**EXERCISE DIRECTIONS**
In the interview below, what did Ellis see on the window of Will Smith's office on the first day of rehearsal?

BEGIN DOCUMENT TEXT

Olsen: What was it like working with Will Smith? I would imagine both as a producer and an actor, it must have been exciting to see him up close like that.
Ellis: It was. It was exciting, and exciting for a lot of reasons, you know, when I walked into the first day of rehearsal, there were Post-it index cards on the window of his office, and these Post-its were every note, every moment, every beat in the entire film. And it was just remarkable to see his work ethic in that way, to see how he worked, how seriously he took playing this character, to see how seriously he took telling the story.
Olsen: Not a lot of people outside the world of tennis have really known who Oracene is. She kind of existed in the shadow of Richard Williams, King Richard of the title, Venus and Serena’s father. How would you kind of describe Oracene‘s character and her role in the story of “King Richard”?
Ellis When I started doing my research to prepare for the audition and she was described as a coach, I really, really had a very, very cynical reaction to that. I thought that that was an overreach on her part. Yes, you are a doting, devoted mother, but that doesn’t make you a coach. And then when I found out the scope, how she figured into not just the personal lives of her daughters as this incredible mother, but how she taught them how to play: People don’t know that. Mr. Williams is a P.T. Barnum of the situation, right? He’s a salesman. But Miss Price is the one who’s on the court teaching them how to play, and particularly Serena. And she taught herself how to play so she could teach her girls how to play. But here’s the thing, she was doing this and being all the things that mothers are expected to be in the home. You know, she was their seamstress, she was their cook, she cleans. She had other jobs. She was doing all of this, you know, and being their coach, you know, I mean, the dexterity that mothers have that they should get applause at the end of the day for making happen, but they don’t, you know? So yeah, yeah, it’s incredible.
Olsen: Once you had the role, how did you kind of go about preparing in, like, a deeper way because I understand that you did not meet her — like you didn’t personally talk to her in preparing to shoot?
Ellis: No, I didn’t. I didn’t get a chance to. But what I had was these recordings that Will and Rei and [screenwriter] Zach [Baylin] had done with her. And I just listened to those recordings over and over and over again. They were my audiobook, you know? And the great thing about that is that I didn’t have to learn anything about her second-hand. Because with these recordings, she just talked about her life, you know? And I think if I had asked the questions, I would have been editing. It would have been in service of: How do I play you?
Olsen: I’ve heard you talk about, for you, there’s a distinction between playing a fictional character, even based on a real person, and doing sort of a documentary reenactment of that person. And it’s something I’ve never really heard actors talk about before. For you, what is that distinction like? What’s the difference between those two approaches?
Ellis: It’s why people pay me. You know what I mean? There’s an approach to doing this kind of documentary-style filmmaking, you know, and it can be reenactments, which would involve someone saying, “Oh, she doesn’t sound like Oracene Price.” Do you know what I mean? Maybe, “She doesn’t look like Oracene Price.” You know? But I have to let all that go and and try to find something that tells the truth of her without me trying to re-create that. You have to pick and choose what you dramatize.

END DOCUMENT TEXT
BEGIN DATA TO EXAMINE

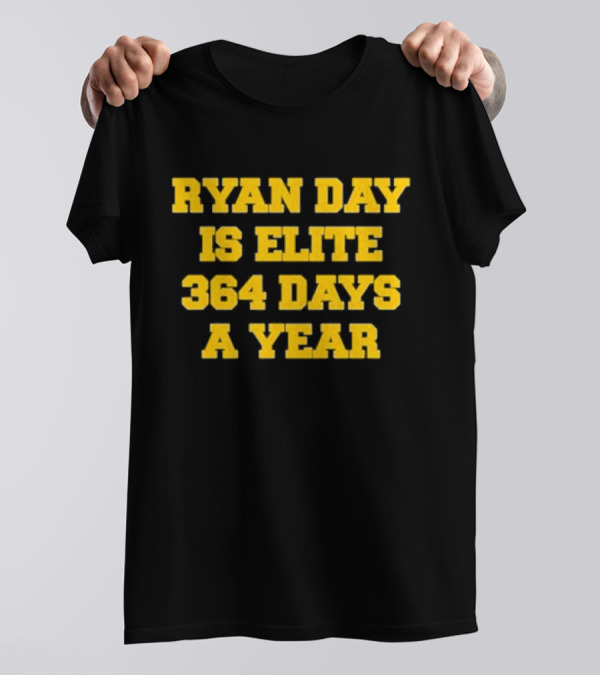 RYAN DAY IS ELITE 364 DAYS A YEAR T-Shirt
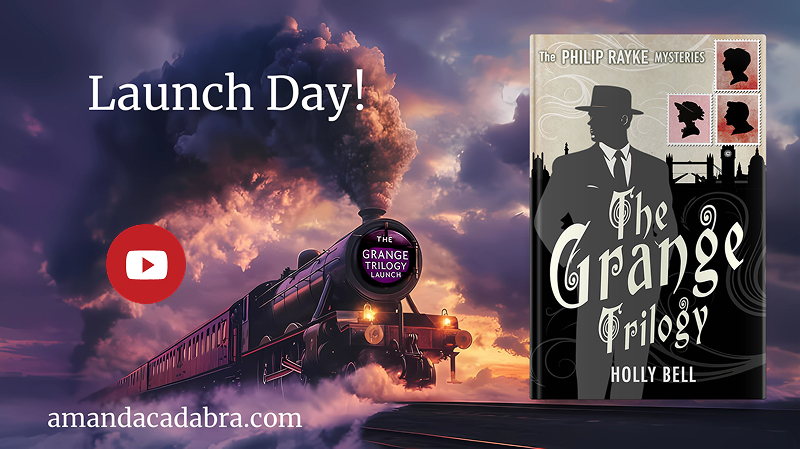 Click to go to Launch Day video for The Grange Trilogy - The Philip Rayke Mysteries by Holly Bell. IMage of a steam train at sunset with a plume of purple smoke comes out of it in the background and on the left the book The Grange Trilogy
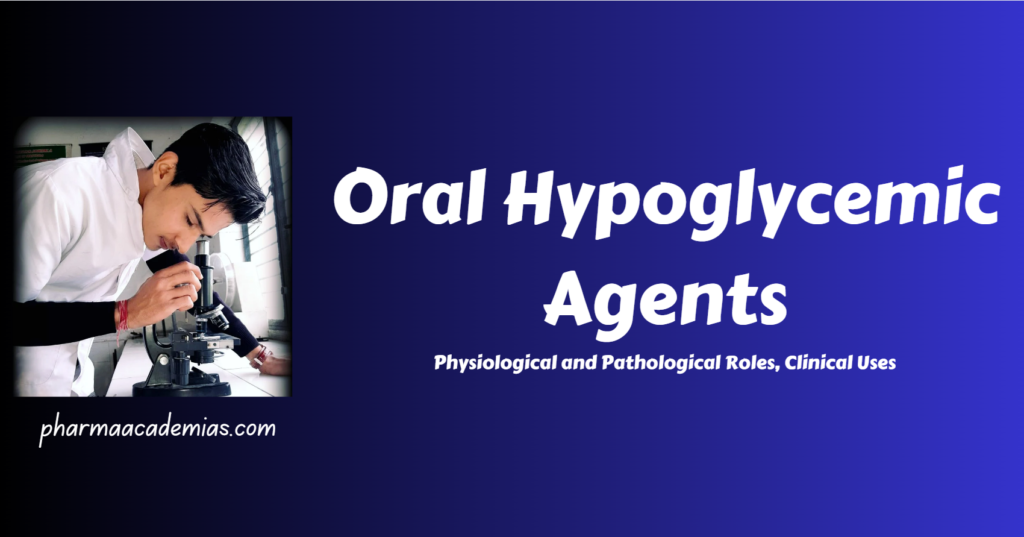 Screenshot 2023 12 12 205330 Oral Hypoglycemic Agents: Physiology, Pathology, and Clinical Uses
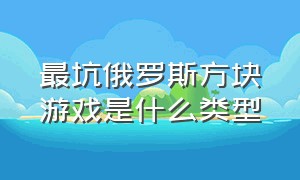 最坑俄罗斯方块游戏是什么类型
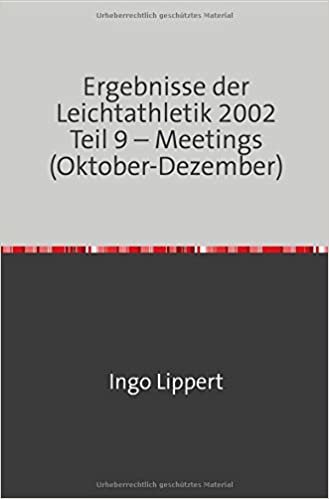 indir Ergebnisse der Leichtathletik 2002 Teil 9 – Meetings (Oktober-Dezember)
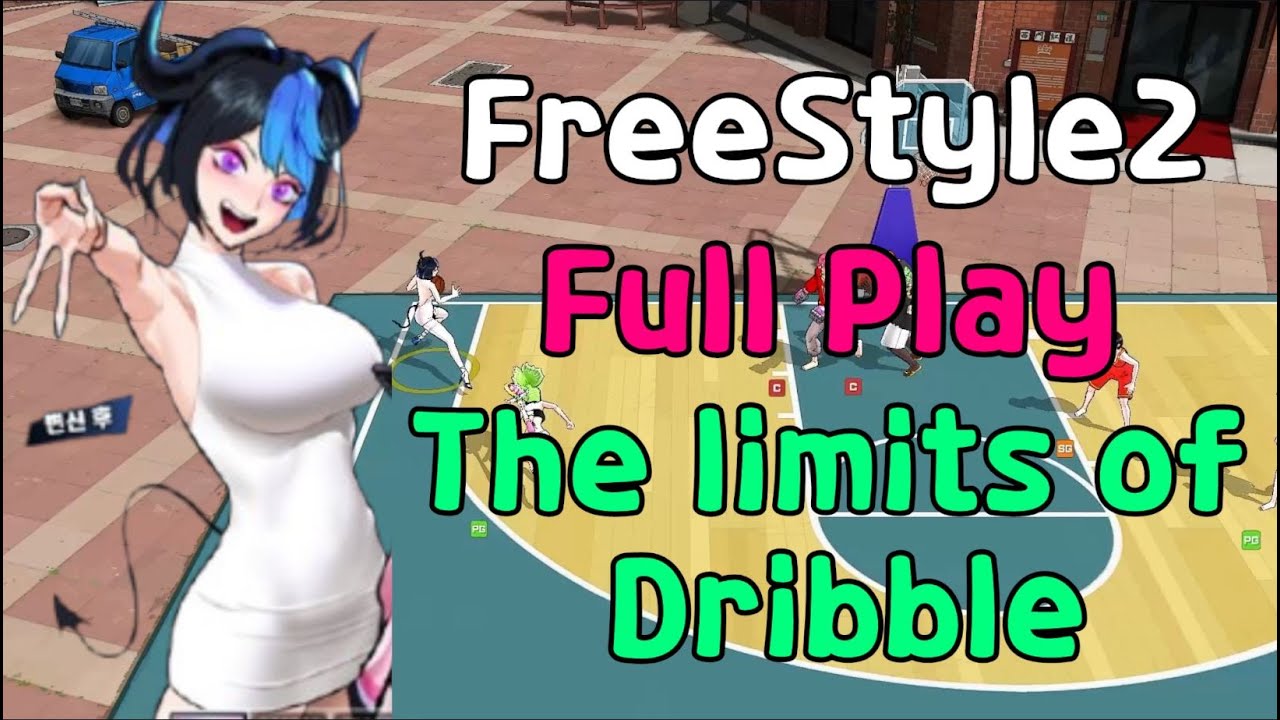 FreeStyle2 The Limits of Dribble Full Play [ 드리블러 리핑, 스윙슈가, 에브게니야]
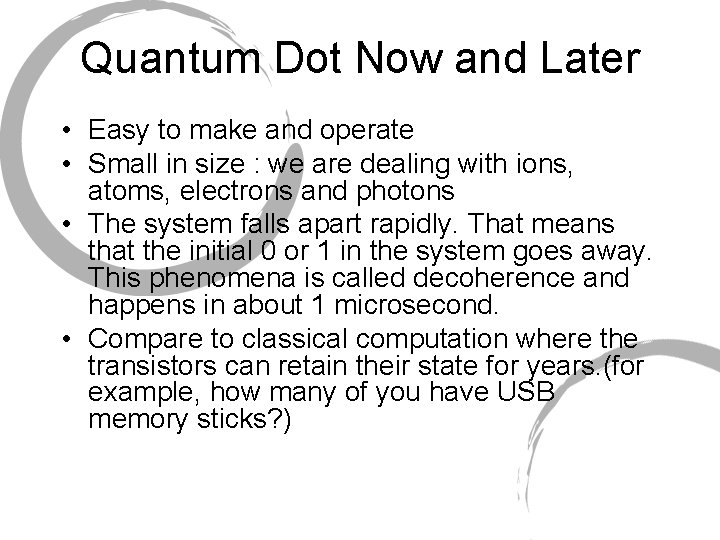 Quantum Dot Now and Later • Easy to make and operate • Small in Quantum Dot Now and Later • Easy to make and operate • Small in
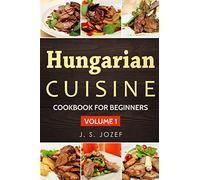 Hungarian Cuisine: Hungarian Cookbooks in English for Beginners: Volume 1 (Cookbook for Beginners)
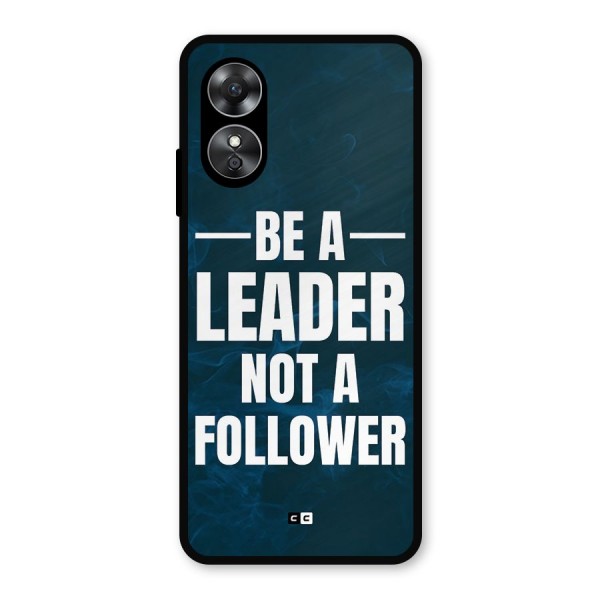 Be A Leader Metal Back Case for Oppo A17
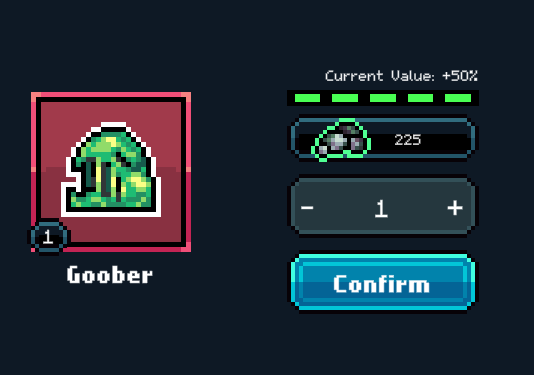 A pixel-art style game interface showing an item called 'Goober' with a green gem, a current value of +50%, and 225 gems for a quantity of 1.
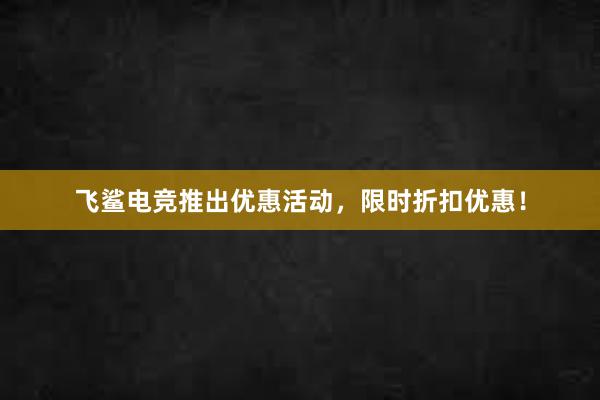 飞鲨电竞推出优惠活动，限时折扣优惠！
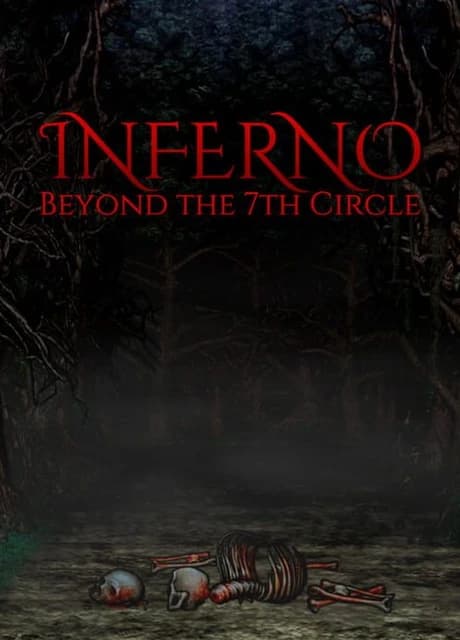 Inferno: Beyond the 7th Circle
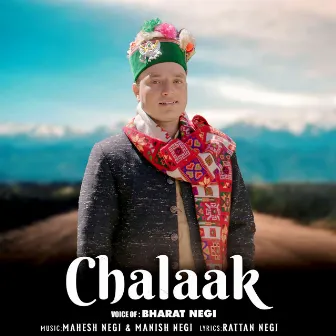 Chalaak by Bharat Negi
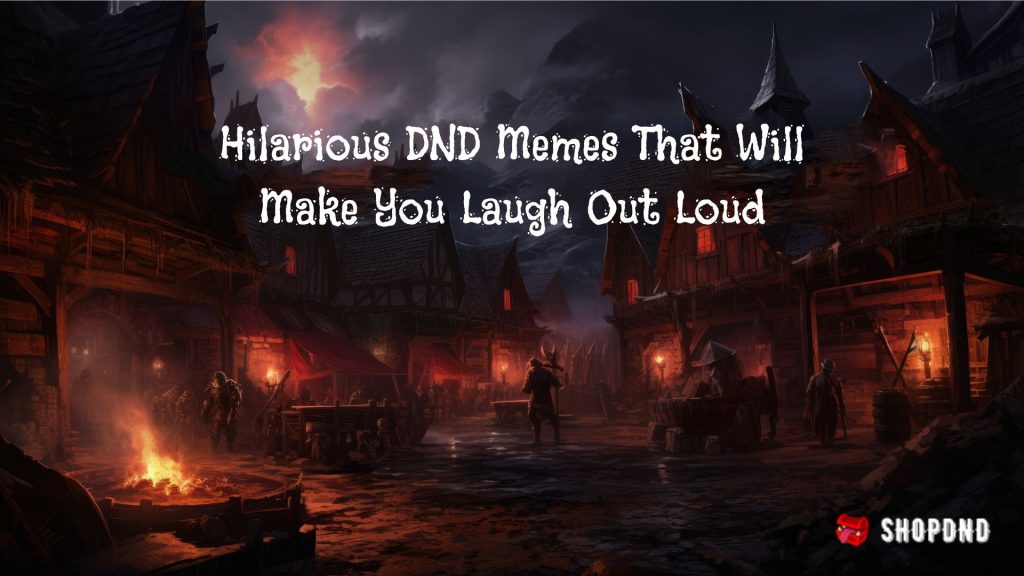 A dark medieval village with glowing fires, wooden buildings, and adventurers, featuring text about DND memes.
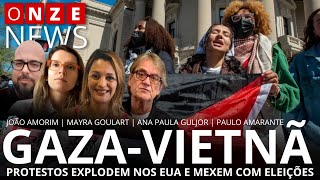 Onze News | Gaza-Vietnã: protestos explodem nos EUA e podem mexer com eleições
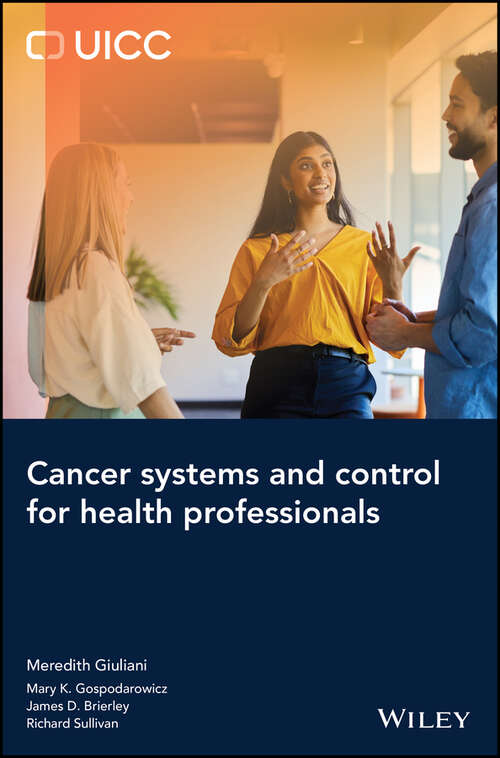 Book cover of Cancer Systems and Control for Health Professionals (UICC)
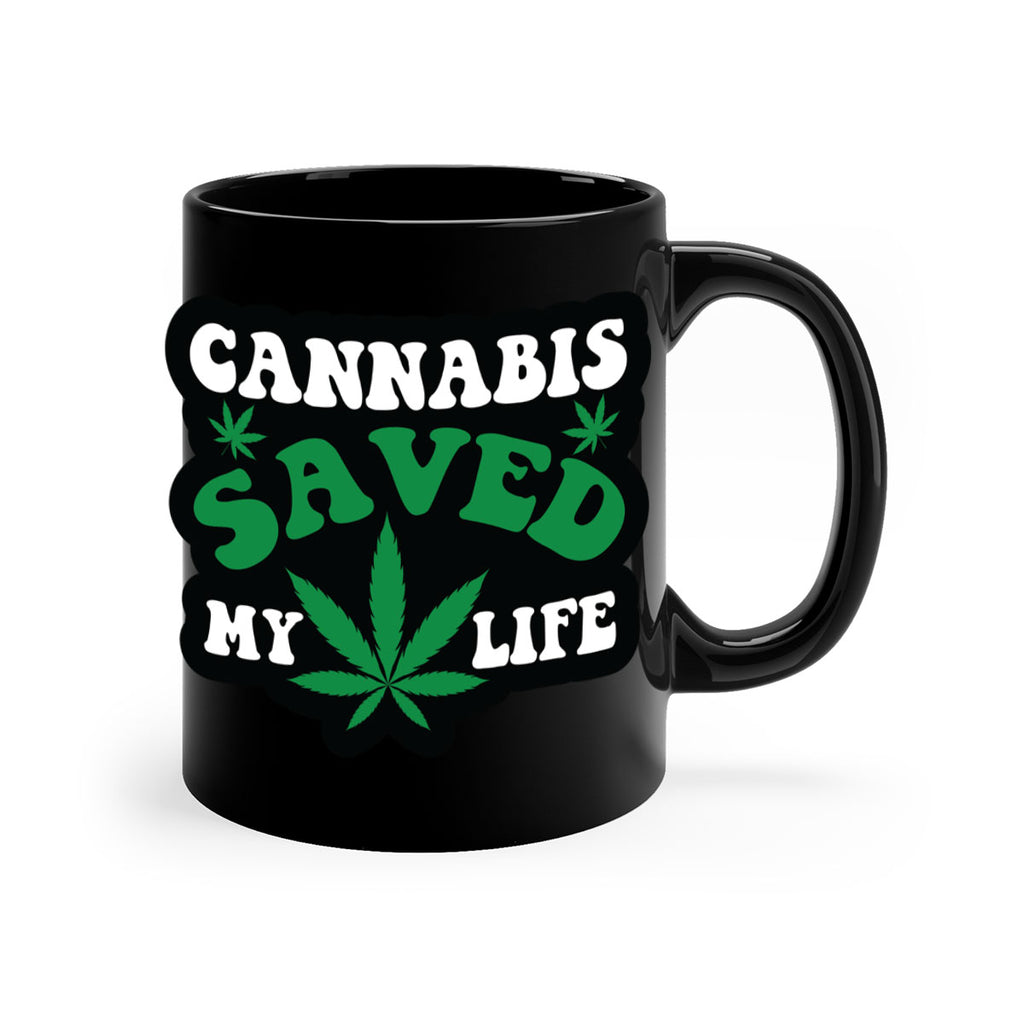Cannabis saved my life 52#- marijuana-Mug / Coffee Cup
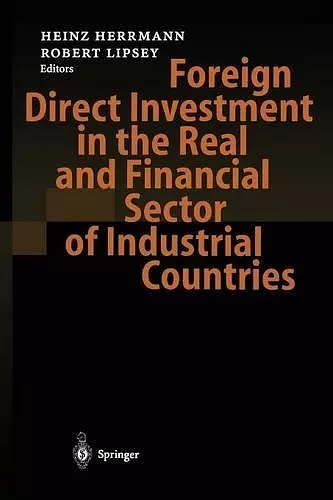 Foreign Direct Investment in the Real and Financial Sector of Industrial Countries cover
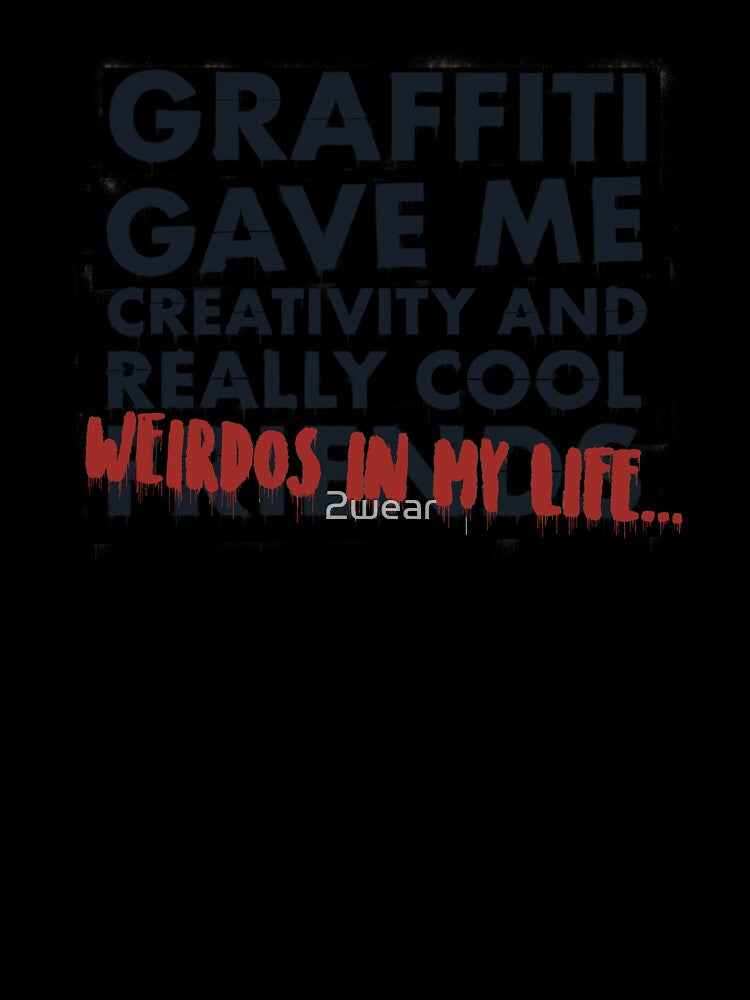 Funny Graffiti Quote Weirdos by 2wear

END DATA TO EXAMINE

**EXERCISE ANSWER**
Post-it index cards holding every note, every moment and every beat in the entire film.